The growth of the financial sector, focused on stock trading and bond trading related to the few thousand companies in the quoted market indexes is detrimental to the productive economy and the 6+ million employer businesses that comprise it. The trading has nothing to do with financing productive investment in innovation. Once a company has completed an IPO, it generally never goes back to the stock market for equity financing. For example, the only money that Apple has ever raised from the public stock market in its history is the $97 million realized from its IPO in 1980. All of the stock splits and stock buybacks since then have been for the benefit of stock traders (don’t call them investors – they’re not) and incumbent management who grant themselves stock awards and stock options.
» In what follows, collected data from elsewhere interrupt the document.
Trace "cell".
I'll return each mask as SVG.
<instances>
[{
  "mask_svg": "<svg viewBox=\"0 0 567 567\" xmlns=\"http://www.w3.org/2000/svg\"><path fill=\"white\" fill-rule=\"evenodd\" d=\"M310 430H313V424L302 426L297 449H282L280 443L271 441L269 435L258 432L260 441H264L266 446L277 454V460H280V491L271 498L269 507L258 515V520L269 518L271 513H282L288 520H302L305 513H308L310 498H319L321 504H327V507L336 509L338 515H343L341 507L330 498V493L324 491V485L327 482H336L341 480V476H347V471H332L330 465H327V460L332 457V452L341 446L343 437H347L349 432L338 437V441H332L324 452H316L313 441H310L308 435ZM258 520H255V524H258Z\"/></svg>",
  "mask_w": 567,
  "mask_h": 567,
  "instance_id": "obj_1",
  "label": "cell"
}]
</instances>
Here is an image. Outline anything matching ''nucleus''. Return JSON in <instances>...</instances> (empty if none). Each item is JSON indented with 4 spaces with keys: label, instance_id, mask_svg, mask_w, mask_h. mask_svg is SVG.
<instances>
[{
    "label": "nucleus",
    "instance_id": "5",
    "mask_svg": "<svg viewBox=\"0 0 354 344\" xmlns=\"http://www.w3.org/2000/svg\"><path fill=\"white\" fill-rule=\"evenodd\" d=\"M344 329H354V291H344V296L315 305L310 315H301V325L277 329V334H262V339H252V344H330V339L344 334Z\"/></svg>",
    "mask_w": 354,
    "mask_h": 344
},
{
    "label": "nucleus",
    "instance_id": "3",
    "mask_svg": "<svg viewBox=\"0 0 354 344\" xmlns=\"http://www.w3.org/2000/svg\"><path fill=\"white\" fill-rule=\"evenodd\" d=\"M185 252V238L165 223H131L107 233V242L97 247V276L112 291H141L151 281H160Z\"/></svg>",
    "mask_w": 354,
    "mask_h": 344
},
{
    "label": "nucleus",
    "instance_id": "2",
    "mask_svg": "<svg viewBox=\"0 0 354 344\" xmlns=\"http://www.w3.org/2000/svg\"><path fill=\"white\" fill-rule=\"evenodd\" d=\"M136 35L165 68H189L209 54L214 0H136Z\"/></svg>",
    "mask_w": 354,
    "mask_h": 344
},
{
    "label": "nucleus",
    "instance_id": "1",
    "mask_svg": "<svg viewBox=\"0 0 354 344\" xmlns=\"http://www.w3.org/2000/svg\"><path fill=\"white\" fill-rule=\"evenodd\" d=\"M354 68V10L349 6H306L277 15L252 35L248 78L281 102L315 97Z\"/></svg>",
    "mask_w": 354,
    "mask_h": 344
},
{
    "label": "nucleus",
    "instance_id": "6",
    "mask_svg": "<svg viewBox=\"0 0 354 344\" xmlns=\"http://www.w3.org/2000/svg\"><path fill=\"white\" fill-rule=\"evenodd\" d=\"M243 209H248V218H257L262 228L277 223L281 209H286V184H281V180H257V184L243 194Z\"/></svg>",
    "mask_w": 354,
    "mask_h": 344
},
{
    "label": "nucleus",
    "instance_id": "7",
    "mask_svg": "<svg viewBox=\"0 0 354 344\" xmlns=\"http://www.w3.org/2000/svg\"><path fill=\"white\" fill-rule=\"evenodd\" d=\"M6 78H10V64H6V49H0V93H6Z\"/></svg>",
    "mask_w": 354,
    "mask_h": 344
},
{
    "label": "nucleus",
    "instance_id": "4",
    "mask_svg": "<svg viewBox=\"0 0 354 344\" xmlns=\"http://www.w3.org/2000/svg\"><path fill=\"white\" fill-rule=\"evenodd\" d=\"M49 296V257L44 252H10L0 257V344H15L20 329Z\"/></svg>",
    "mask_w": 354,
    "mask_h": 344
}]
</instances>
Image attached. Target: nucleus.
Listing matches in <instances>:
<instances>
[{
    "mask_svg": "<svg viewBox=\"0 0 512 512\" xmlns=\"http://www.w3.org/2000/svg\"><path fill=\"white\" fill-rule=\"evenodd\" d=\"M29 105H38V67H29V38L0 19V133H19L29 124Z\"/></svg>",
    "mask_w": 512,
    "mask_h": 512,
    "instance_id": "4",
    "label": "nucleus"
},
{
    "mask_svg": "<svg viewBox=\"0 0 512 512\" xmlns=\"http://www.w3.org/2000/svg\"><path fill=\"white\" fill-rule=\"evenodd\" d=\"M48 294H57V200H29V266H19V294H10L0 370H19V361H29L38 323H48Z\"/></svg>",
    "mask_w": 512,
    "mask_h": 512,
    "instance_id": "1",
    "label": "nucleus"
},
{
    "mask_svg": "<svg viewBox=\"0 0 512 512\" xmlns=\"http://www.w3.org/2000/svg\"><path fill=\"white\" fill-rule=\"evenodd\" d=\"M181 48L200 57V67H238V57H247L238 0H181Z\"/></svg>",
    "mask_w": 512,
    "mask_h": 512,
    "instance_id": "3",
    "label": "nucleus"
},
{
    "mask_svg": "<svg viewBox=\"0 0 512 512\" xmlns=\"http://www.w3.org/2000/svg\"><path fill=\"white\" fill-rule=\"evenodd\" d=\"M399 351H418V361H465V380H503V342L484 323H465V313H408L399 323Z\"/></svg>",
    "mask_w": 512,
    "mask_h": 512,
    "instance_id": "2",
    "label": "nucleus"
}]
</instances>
There are accounting years when Apple has often spent a sum greater than its net income on stock buybacks. In other words, it is diverting resources away from productive investment and into stock market manipulation.

While “small” entrepreneurial businesses are innovating, creating new value and new jobs, the big corporations entangled in the financial sector are destroying jobs and extracting value through their manipulation of stock markets and stock prices. The Wall Street Journal reports admiringly.